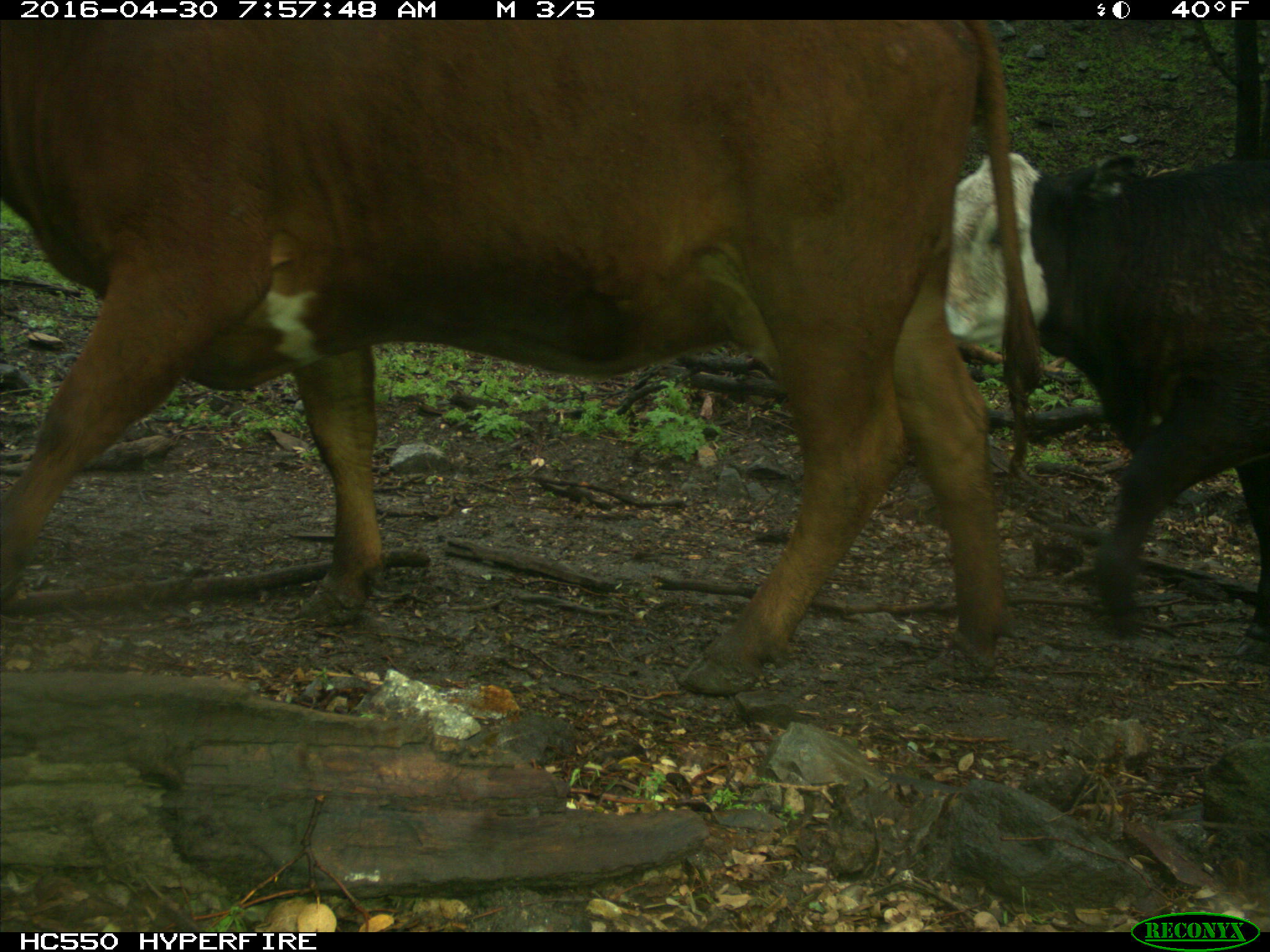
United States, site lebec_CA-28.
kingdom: Animalia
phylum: Chordata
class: Mammalia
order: Artiodactyla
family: Bovidae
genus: Bos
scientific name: Bos taurus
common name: domestic cow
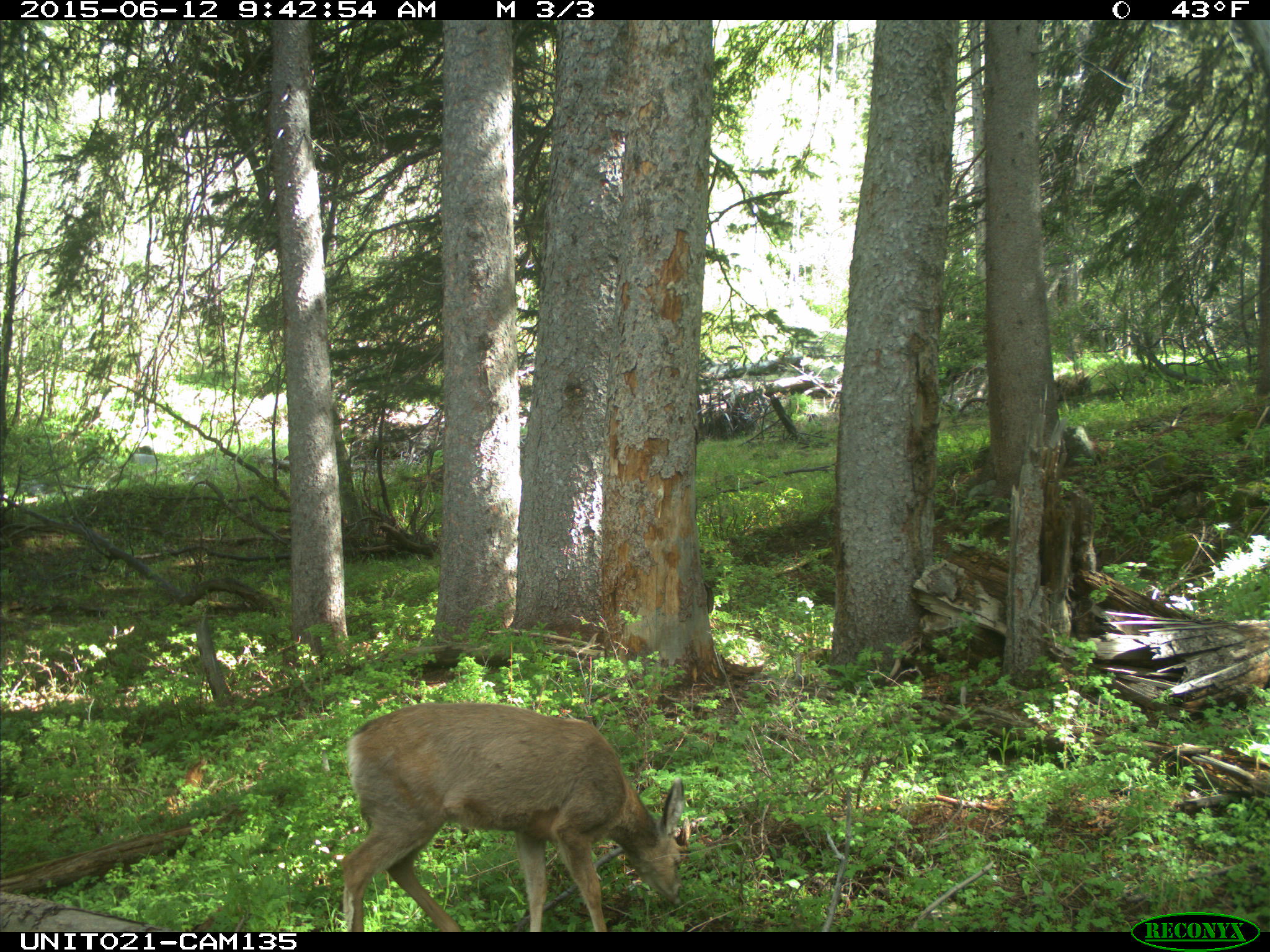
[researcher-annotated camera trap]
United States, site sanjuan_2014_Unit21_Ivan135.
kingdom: Animalia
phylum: Chordata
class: Mammalia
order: Artiodactyla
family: Cervidae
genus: Odocoileus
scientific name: Odocoileus hemionus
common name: mule deer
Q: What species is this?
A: Odocoileus hemionus (mule deer).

| PROBLEM DETAILS |
Report the number of lines, in the entries above, that contain the word "site", without any other text.

| RESPONSE TO THIS TASK |
2